Aufbau von Neonazi-Strukturen in Ostdeutschland
Der Zusammenbruch der DDR bot westdeutschen Neonazis ein unerwartetes neues Rekrutierungsfeld. Schon Anfang 1990 versuchten sie, in der damals noch bestehenden DDR Fuß zu fassen. Der Hamburger Neonazi Michael Kühnen verfasste im Januar 1990 einen „Arbeitsplan Ost“, in dem der systematische Aufbau rechter Strukturen in Ostdeutschland angeregt wurde.
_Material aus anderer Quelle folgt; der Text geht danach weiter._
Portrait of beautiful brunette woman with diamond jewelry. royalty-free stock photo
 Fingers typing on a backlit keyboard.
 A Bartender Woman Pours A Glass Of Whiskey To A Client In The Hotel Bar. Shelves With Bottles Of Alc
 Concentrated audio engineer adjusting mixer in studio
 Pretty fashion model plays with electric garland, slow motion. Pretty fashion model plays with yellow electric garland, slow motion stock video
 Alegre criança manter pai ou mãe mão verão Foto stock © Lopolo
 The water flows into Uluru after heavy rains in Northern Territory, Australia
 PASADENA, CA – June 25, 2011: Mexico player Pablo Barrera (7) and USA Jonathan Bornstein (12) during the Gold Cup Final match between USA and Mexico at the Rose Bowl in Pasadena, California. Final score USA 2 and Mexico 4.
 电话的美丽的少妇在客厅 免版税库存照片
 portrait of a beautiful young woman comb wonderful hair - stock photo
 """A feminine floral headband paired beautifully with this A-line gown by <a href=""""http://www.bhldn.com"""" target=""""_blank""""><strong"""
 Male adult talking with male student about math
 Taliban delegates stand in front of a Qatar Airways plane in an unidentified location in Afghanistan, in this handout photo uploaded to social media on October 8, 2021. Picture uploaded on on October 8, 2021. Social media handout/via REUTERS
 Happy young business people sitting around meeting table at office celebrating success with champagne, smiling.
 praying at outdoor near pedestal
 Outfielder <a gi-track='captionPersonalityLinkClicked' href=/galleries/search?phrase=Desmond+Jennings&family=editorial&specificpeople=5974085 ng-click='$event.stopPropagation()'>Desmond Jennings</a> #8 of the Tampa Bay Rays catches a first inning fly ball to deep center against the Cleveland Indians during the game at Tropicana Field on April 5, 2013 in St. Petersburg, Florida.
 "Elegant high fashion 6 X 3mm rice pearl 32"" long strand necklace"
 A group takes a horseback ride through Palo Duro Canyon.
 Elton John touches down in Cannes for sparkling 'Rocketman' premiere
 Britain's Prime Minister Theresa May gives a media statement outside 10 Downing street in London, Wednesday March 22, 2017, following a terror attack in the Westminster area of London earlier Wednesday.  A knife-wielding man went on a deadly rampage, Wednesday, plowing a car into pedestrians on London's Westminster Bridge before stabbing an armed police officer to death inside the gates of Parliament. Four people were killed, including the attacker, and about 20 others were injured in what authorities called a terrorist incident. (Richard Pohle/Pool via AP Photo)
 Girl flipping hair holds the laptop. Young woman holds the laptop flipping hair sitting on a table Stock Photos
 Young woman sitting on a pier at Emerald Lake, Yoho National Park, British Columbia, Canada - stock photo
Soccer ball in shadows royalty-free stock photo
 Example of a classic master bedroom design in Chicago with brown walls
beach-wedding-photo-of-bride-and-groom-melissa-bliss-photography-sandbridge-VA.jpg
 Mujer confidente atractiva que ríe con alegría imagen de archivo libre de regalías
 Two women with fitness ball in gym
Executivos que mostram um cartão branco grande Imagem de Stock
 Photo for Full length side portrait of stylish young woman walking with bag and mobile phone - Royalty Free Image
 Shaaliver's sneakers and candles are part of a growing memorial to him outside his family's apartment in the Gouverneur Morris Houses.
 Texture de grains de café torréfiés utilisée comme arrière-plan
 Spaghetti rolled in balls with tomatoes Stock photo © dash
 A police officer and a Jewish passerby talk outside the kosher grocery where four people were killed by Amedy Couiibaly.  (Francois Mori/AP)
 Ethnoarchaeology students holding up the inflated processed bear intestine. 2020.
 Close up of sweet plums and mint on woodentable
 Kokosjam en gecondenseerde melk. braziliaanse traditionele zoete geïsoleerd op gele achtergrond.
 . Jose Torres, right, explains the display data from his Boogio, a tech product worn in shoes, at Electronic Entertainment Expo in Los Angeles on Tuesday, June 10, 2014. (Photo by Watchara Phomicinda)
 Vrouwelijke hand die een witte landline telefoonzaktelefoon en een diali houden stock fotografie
Hamburger Neonazis halfen, Infrastruktur und Organisationen der extremen Rechten aufzubauen. So boten Anwälte wie Jürgen Rieger und später das Deutsche Rechtsbüro rechtliche Schulungen und Beratungen an. Andere Funktionäre organisierten Aktionen und stellten ihre Ressourcen zur Verfügung. In den Tagen vor dem Pogrom in Rostock-Lichtenhagen ließ der stellvertretende Vorsitzende der NPD-nahen Hamburger Liste für Ausländerstopp 100.000 Exemplare eines rassistischen Flugblattes drucken und in Rostock verteilen. Bei den dortigen Ausschreitungen wurden aus dem Wagen von Christian Worch per Funk Anweisungen erteilt. Die westdeutschen Neonazis trafen in den 1990er-Jahren auf viele Jugendliche, die offen für autoritäre und rassistische Weltbilder eintraten.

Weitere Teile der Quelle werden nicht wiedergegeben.